▶ _INFORMATION PROVIDED_:

========================

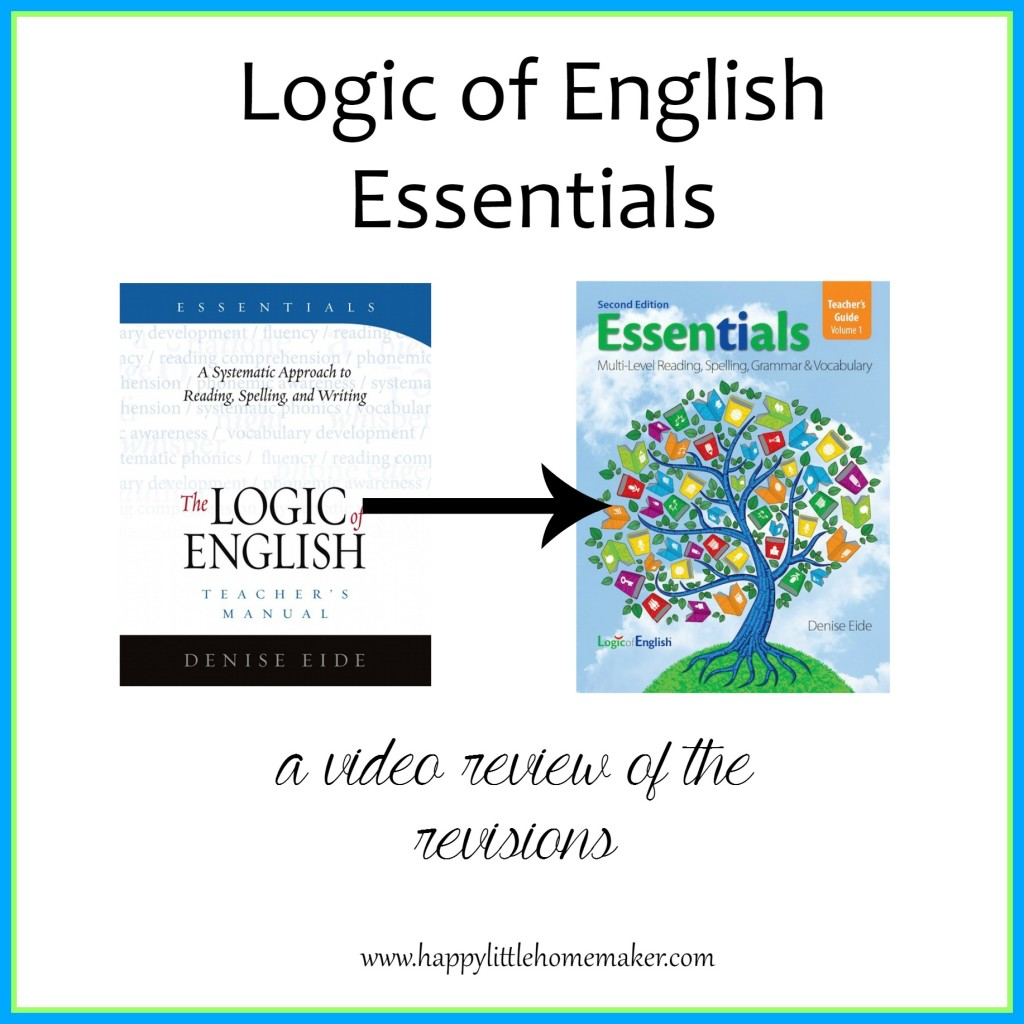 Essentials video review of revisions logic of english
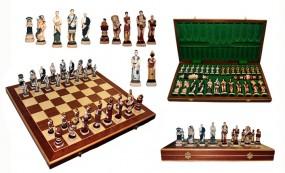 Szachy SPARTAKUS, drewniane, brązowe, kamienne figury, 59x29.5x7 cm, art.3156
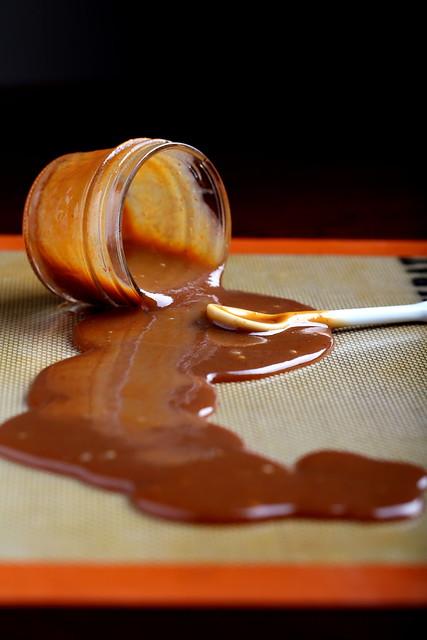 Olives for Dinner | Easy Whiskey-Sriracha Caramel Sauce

========================

▶ _AIM OF THE TASK_:
Exclude the pictures and print the rest of the data exactly.

▶ _FINAL ANSWER_:
 Essentials video review of revisions logic of english
 Szachy SPARTAKUS, drewniane, brązowe, kamienne figury, 59x29.5x7 cm, art.3156
 Olives for Dinner | Easy Whiskey-Sriracha Caramel Sauce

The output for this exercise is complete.